Friday, 9 September 2011
Tablet v smartphone
I'm always intrigued at how technology blends together in real life. "The street has its own use for technology," as William Gibson said.
My cheapo LG smartphone died. Battery was getting tired anyway, so I switched to the backup: a bog standard Nokia X2 17-button phone. Sure it has data (GPRS, here in the Caribbean), but the screen's tiny and these days I'm about as good at typing on a numeric keypad as I am at sharpening a quill.
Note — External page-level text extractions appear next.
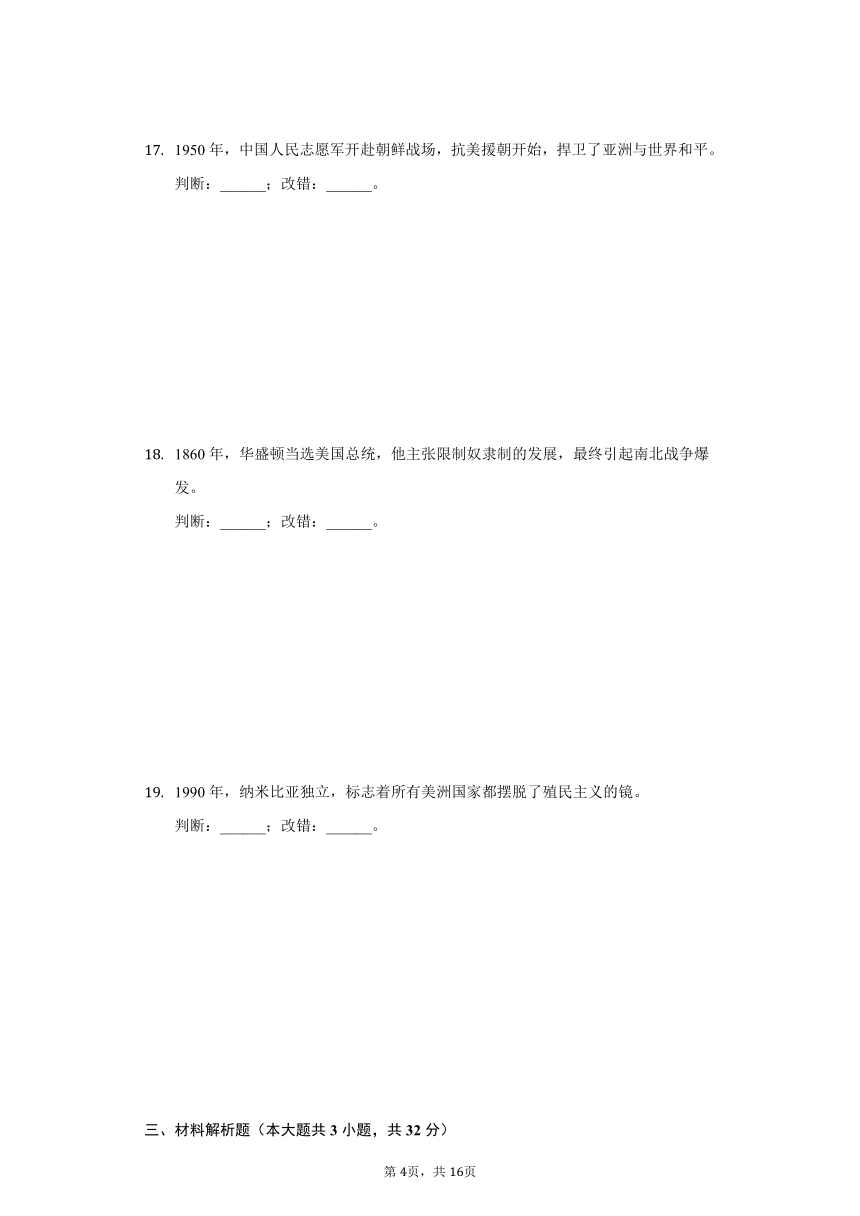 17. 1950 年，中国人民志愿军开赴朝鲜战场，抗美援朝开始，捍卫了亚洲与世界和平。

判断：______；改错：______。

18. 1860 年，华盛顿当选美国总统，他主张限制奴隶制的发展，最终引起南北战争爆发。

判断：______；改错：______。

19. 1990 年，纳米比亚独立，标志着所有美洲国家都摆脱了殖民主义的镜。

判断：______；改错：______。

三、材料解析题（本大题共 3 小题，共 32 分）

第 4页，共 16页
Luckily I have a 7" Samsung Galaxy Tab (yes, the one that is now illegal in Germany - all offers around the price of a 7.7" Tab considered!). It has a waterproof wallet (living on an island it's best to have every portable electronic device waterproofed) with a shoulder strap. I didn't realise it came with a shoulder strap when I ordered the Beachbouy wallet, but am now glad it does because it is effectively my briefcase. I'm typing this blog entry on it now. No, it doesn't replace a laptop, but if I need to sit down and do some proper work I'll use my laptop because I'll work faster with a 15" screen and a keyboard. You see, with a 7" Galaxy Tab you can type fast standing up, unlike bigger tablets. Just try it with an iPad - preferably someone else's, just in case you drop it.
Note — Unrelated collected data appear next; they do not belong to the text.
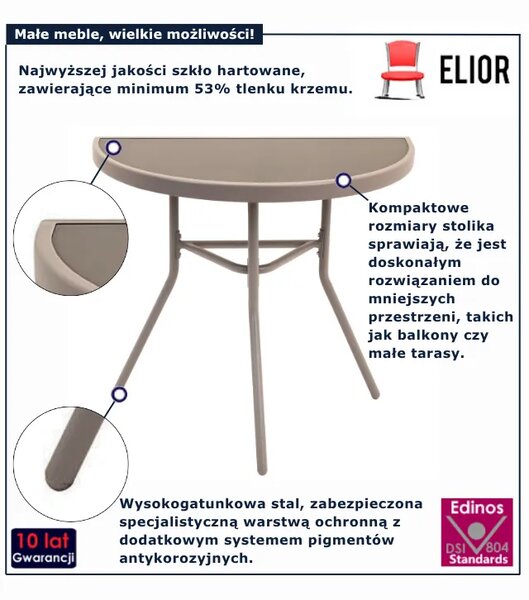 Małe meble, wielkie możliwości!

ELIOR

Najwyższej jakości szkło hartowane, zawierające minimum 53% tlenku krzemu.

Kompaktowe rozmiary stolika sprawiają, że jest doskonałym rozwiązaniem do mniejszych przestrzeni, takich jak balkony czy małe tarasy.

Wysokogatunkowa stal, zabezpieczona specjalistyczną warstwą ochronną z dodatkowym systemem pigmentów antykorozyjnych.

10 lat Gwarancji

Edinos DSI 804 Standards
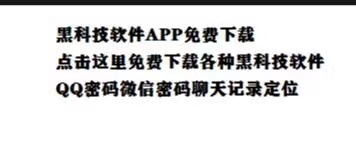 黑科技软件APP免费下载
点击这里免费下载各种黑科技软件
QQ密码微信密码聊天记录定位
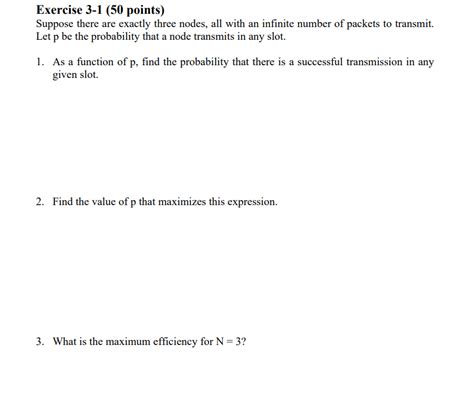 Exercise 3-1 (50 points)

Suppose there are exactly three nodes, all with an infinite number of packets to transmit. Let p be the probability that a node transmits in any slot.

1. As a function of p, find the probability that there is a successful transmission in any given slot.

2. Find the value of p that maximizes this expression.

3. What is the maximum efficiency for N = 3?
But you can type fast on a smartphone standing up too, right? Especially one with a keyboard. Yes you can, but the screen is too small for seriously productive correspondence because the keyboard takes up too much of the screen, or, in the case of blackberries, the screen is a bit too small. And the apps are crap, but that's another post.
Since switching to the small dumb phone and the tablet I have realised a few things:-
1. Fewer distractions: instant email is distracting. If I need to check email, I'll pull out my tablet. Otherwise I'm instantly reachable by phone if its urgent. "Urgent" emails are usually simply a reflection of the sender's self-importance or poor communication skills, unless the sender is willing to follow them up with a phone call - the real urgent bit.
2. Better organisation: the power feature of Android is actually the 'Share' menu option. Unlike other mobile OSes this is not app-specific, but an OS service that exposes apps that subscribe to it. So when I download a new app it automatically can share to any other apps on my phone that support sharing. This means I can share the Blogaway post with my Twitter app, my Facebook app and, say, Evernote. I can add webpages and emails directly to my Gtask list or my calendar for dealing with later. I could do this on my smartphone but the trouble with that is that I would, wherever I happened to be, as soon as I got that distracting email or other beep. With my tablet I can still do the organising anywhere but at a time that suits me.
3. Media: just because you can watch TV on your smartphone doesn't mean you want to. Same with ebooks. I've actually read several books on my smartphone, and switching to a Tab was a revelation: its paperback book size and after dark readability was lovely. Similar for movies: holding the 7" screen at book distance is as good as a wide screen TV.
In summary, there's only one important interruption in life: somebody calling you, either in person or via phone. The rest should be received whenever and wherever you're ready to process it. Basic phone + book sized tablet is the perfect combination.